The most audacious US military venture since the killing of Osama bin Laden typifies muscular new US foreign policy
Daily Telegraph 03/01/26
Within hours of the first US air strikes on Caracas, Donald Trump announced the seizure of his quarry.
Nicolás Maduro, the Venezuelan dictator, had already been “captured and flown out of the country” along with his wife, declared Mr Trump on his Truth Social network, which might explain why helicopters were seen clattering across the night sky above the capital.
Whatever else may follow, Mr Trump can claim to have executed the swiftest regime change operation in modern history and America’s most audacious military venture since the killing of Osama bin Laden in 2011.
To have removed Mr Maduro so rapidly must have required the co-operation of Venezuelans on the ground, almost certainly including some of the country’s military chiefs.
He has now gained the dismal distinction of being the first Latin American president to be overthrown by the US since the late Manuel Noriega was driven from power in Panama in 1989.
The reality is that no-one should have been surprised. Mr Trump has long been signalling serious action in Venezuela and his reasoning has been carefully laid out since he returned to power.
It falls under the Trump administration’s new muscular foreign policy of “peace through strength” and is part of a mission to guard America’s long-term interests by going after its foes.
In November, Washington published a National Security Strategy that openly proclaimed a “Trump Corollary” of the old Monroe Doctrine of 1823 asserting America’s pre-eminence in its own neighbourhood.
After years of neglect, the United States will reassert and enforce the Monroe Doctrine to restore American pre-eminence in the Western Hemisphere,” states page 15 of the document, describing this as a “condition of our security and prosperity”.
The strategy promises that the US will strive to “control migration, stop drug flows and strengthen stability and security on land and sea”. To achieve this, it will “assert ourselves confidently where and when we need to in the region”.
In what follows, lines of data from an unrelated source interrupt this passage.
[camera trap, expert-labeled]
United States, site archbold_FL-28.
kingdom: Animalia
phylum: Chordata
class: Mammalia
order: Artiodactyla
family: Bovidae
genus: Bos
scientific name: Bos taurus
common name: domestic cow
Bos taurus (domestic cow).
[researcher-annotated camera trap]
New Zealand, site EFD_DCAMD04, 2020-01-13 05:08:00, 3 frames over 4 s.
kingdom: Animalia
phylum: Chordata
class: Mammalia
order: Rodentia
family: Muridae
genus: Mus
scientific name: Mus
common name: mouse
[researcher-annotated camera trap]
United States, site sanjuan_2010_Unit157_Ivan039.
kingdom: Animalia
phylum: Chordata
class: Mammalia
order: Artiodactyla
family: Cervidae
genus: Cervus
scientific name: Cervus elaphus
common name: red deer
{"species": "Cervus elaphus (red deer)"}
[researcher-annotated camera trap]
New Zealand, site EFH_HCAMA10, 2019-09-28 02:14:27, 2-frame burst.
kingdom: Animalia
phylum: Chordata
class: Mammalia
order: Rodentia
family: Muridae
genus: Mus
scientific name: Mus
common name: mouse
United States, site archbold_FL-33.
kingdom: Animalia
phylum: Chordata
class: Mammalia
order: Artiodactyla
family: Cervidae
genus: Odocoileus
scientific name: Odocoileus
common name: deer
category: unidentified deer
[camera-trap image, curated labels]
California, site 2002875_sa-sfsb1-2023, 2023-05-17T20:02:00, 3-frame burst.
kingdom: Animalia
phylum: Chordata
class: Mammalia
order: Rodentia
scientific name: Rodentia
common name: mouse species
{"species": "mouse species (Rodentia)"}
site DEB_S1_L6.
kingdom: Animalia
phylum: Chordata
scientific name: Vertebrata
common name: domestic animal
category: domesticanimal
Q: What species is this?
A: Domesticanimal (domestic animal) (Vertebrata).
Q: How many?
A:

Venezuela is not dignified with a mention in this vital document, yet Mr Maduro has discovered exactly what it means when a superpower vows to assert itself wherever needed in its own region.
The dramatic scenes in Caracas amount to Mr Trump’s National Security Strategy in action.
And running Mr Maduro to ground may not satisfy the US president.
Regime change in Caracas could be just the prelude to what American presidents since Kennedy have yearned for, namely regime change in Havana and the end of the hard Left and bitterly anti-American autocracy that has held sway over the island since the late Fidel Castro seized power in 1959.
Venezuela was helping to keep Cuba’s regime in business by supplying the country with free oil. Without this lifeline, Cuba’s leaders will become even more vulnerable to US pressure.
But the immediate question is: who will succeed Mr Maduro and inherit power in Caracas? In theory, Trump has a straight answer to that question.
In 2024, Edmundo González, an opposition leader, defeated Mr Maduro in a presidential election, prompting the regime to claim the result had been rigged and compel its opponent to go into exile in Spain.
María Corina Machado, another opposition leader, who won the Nobel Peace Prize last year, was banned from contesting that election. Until recently, she was in hiding somewhere in Venezuela.
Either Mr González or Ms Machado would be legitimate successors.
But whichever general collaborated with the US to remove Mr Maduro – and that remains the most plausible explanation for the autocrat’s sudden downfall – may have other ideas.
They may prefer to take power themselves. Would there be a transitional period either before a new election, or the simple accession of Mr González or Ms Machado?
Could an interim military leader be trusted to abide by any timetable for a transfer of power?
These questions will have to be answered and Mr Trump will doubtless wish to be in control as much as possible. That, after all, is what a superpower asserting its “pre-eminence” amounts to.